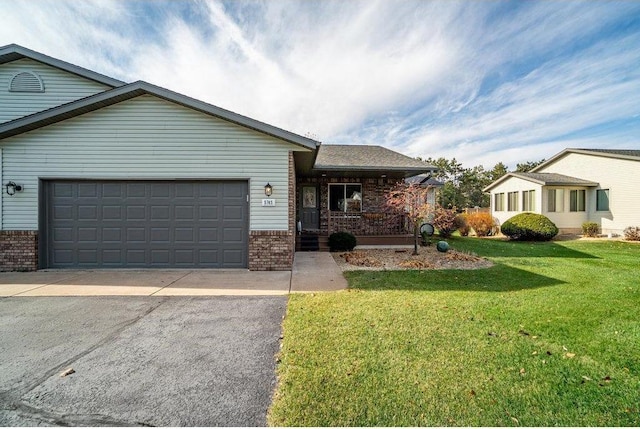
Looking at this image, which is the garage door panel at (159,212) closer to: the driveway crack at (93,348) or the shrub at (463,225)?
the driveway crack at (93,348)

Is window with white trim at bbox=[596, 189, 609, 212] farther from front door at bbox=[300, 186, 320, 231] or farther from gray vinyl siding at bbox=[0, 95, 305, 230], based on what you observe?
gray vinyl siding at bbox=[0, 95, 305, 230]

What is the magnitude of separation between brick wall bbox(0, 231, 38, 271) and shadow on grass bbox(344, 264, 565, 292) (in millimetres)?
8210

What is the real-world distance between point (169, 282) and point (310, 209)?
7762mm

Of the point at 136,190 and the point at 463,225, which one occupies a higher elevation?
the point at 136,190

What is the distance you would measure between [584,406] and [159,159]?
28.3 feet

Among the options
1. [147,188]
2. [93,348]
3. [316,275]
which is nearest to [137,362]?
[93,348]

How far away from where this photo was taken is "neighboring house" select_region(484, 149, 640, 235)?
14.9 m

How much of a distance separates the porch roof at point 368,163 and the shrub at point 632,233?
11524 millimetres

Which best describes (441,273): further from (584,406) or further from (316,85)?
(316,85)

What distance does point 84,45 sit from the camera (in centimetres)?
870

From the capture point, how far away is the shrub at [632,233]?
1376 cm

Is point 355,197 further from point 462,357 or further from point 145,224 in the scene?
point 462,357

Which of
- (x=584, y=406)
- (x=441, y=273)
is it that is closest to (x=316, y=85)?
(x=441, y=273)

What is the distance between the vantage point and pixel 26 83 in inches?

**JOB**
Copy every row above verbatim, leaving the pictures out.

**RESULT**
Looking at this image, which is the garage door panel at (159,212) closer to: the driveway crack at (93,348) or the shrub at (463,225)?
the driveway crack at (93,348)

Is window with white trim at bbox=[596, 189, 609, 212] farther from front door at bbox=[300, 186, 320, 231] or farther from gray vinyl siding at bbox=[0, 95, 305, 230], based on what you observe?
gray vinyl siding at bbox=[0, 95, 305, 230]

What is the magnitude of separation between brick wall bbox(0, 231, 38, 271) and shadow on grass bbox(344, 264, 565, 292) (in millimetres)?
8210

What is the real-world distance between point (169, 282) and point (310, 209)?
7762mm

Of the point at 136,190 and the point at 463,225, which one occupies a higher elevation?
the point at 136,190

What is the distance you would measure between [584,406] and [159,159]?
28.3 feet

Among the options
1. [147,188]
2. [93,348]
3. [316,275]
which is nearest to [137,362]?
[93,348]

How far away from where this photo was taken is "neighboring house" select_region(484, 149, 640, 235)?
14.9 m

How much of a distance separates the porch roof at point 368,163 and the shrub at point 632,233?
11524 millimetres

Which best describes (441,273): further from (584,406) or further from (316,85)?
(316,85)

What distance does point 84,45 sit from the camera (in centimetres)?
870

From the capture point, how far away is the shrub at [632,233]?
1376 cm

Is point 355,197 further from point 462,357 or further from point 145,224 in the scene?
point 462,357

Which of
- (x=584, y=406)
- (x=441, y=273)
is it that is closest to (x=316, y=85)?
(x=441, y=273)

What is the distance between the vantage point and pixel 26 83 in inches?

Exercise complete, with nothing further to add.